### Exercise aim
Your output should be the lines from the one with "common name: mouse" through the last line of the records below, exactly as written, minus the pictures.

#### Dataset records

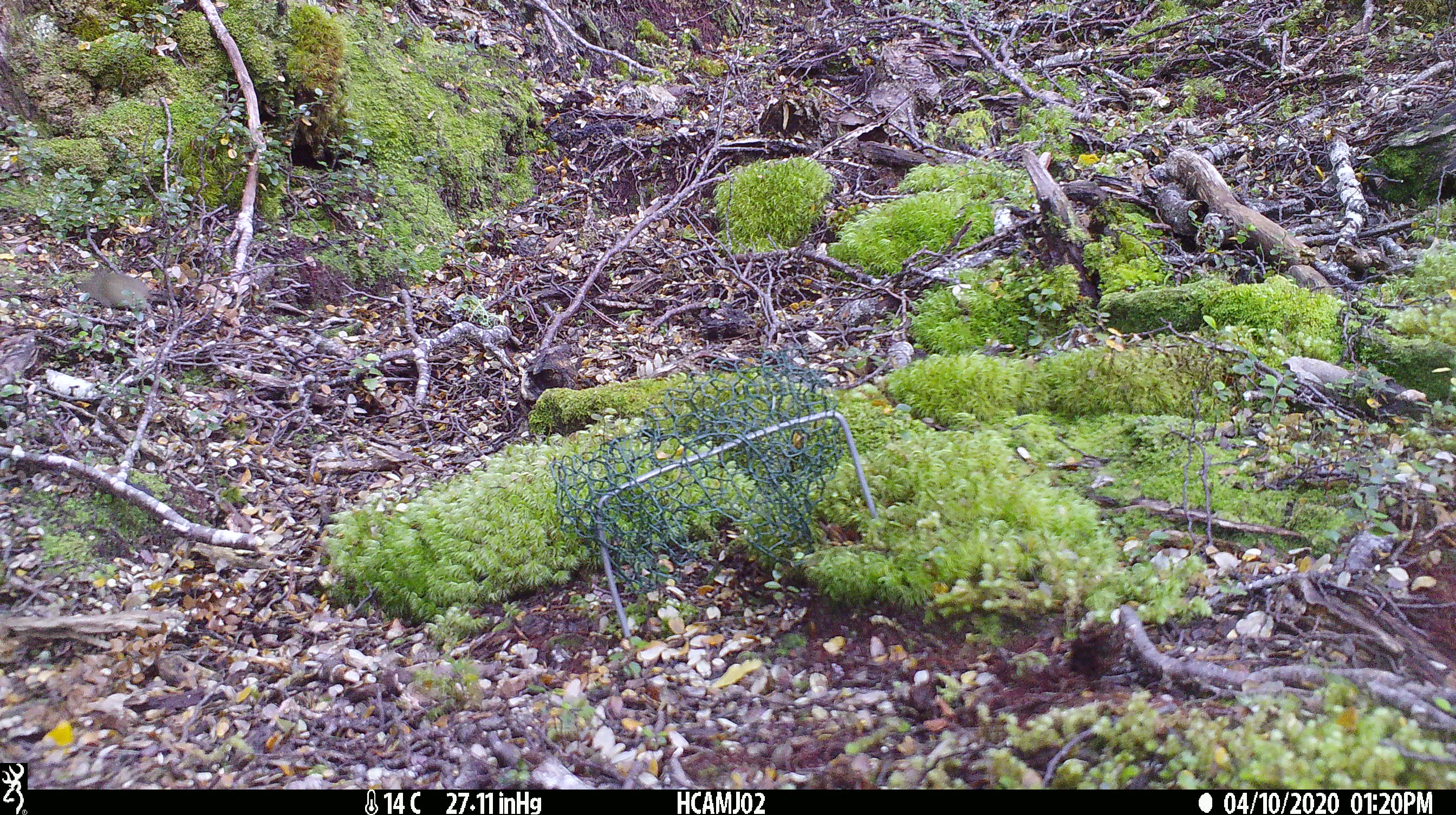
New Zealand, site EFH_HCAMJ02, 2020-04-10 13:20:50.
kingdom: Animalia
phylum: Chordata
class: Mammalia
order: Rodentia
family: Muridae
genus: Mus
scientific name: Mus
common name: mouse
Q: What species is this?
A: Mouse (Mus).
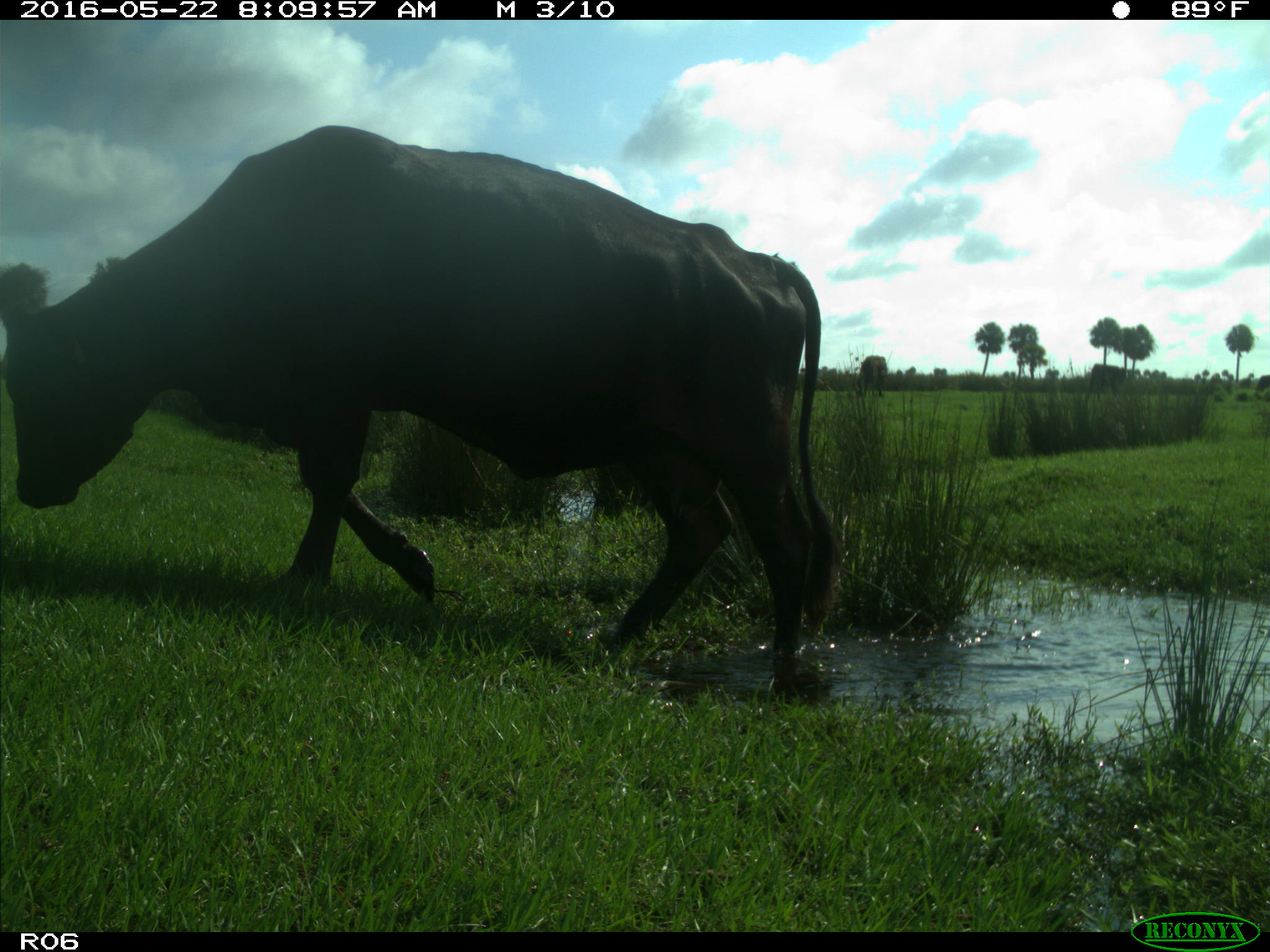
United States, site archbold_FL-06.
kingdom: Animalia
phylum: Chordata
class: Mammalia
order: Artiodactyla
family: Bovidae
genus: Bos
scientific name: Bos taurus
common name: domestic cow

########

### Result of this exercise
common name: mouse
Q: What species is this?
A: Mouse (Mus).
United States, site archbold_FL-06.
kingdom: Animalia
phylum: Chordata
class: Mammalia
order: Artiodactyla
family: Bovidae
genus: Bos
scientific name: Bos taurus
common name: domestic cow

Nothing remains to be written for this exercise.